> **What is asked**
Please reproduce the data below word for word, from its first line up to and including the line with "59.4 meters".

Spatial data with pictures

┏━━

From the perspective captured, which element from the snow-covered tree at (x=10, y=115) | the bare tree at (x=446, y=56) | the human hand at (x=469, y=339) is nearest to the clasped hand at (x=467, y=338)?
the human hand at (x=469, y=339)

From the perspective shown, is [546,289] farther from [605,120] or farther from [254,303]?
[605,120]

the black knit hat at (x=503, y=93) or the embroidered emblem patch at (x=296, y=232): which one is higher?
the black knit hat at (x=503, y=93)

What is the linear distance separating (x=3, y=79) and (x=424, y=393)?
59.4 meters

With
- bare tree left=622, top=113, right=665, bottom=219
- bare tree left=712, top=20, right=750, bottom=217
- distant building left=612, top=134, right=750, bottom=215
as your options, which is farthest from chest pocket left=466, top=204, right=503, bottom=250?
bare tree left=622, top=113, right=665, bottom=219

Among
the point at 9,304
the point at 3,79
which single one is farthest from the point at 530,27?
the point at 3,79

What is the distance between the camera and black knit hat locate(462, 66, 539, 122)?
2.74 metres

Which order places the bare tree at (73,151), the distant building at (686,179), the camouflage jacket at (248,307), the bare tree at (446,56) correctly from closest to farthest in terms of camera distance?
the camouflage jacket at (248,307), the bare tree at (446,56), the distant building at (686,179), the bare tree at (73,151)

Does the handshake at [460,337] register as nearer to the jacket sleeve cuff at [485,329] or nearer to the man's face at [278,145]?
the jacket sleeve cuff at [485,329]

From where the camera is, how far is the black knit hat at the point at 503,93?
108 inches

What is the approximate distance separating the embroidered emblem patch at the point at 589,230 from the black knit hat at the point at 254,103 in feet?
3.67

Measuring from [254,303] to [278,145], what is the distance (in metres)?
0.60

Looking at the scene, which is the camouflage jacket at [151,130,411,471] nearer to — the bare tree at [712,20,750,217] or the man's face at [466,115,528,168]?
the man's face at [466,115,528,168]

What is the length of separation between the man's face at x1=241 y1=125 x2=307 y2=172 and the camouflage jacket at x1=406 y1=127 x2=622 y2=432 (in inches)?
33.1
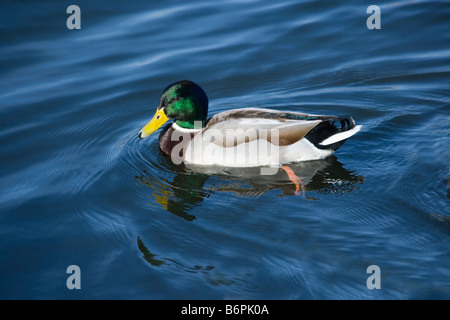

┗━━

> **Worked answer**
From the perspective captured, which element from the snow-covered tree at (x=10, y=115) | the bare tree at (x=446, y=56) | the human hand at (x=469, y=339) is nearest to the clasped hand at (x=467, y=338)?
the human hand at (x=469, y=339)

From the perspective shown, is [546,289] farther from [605,120] or farther from [254,303]?
[605,120]

the black knit hat at (x=503, y=93) or the embroidered emblem patch at (x=296, y=232): which one is higher?
the black knit hat at (x=503, y=93)

What is the linear distance separating (x=3, y=79) and (x=424, y=393)?
59.4 meters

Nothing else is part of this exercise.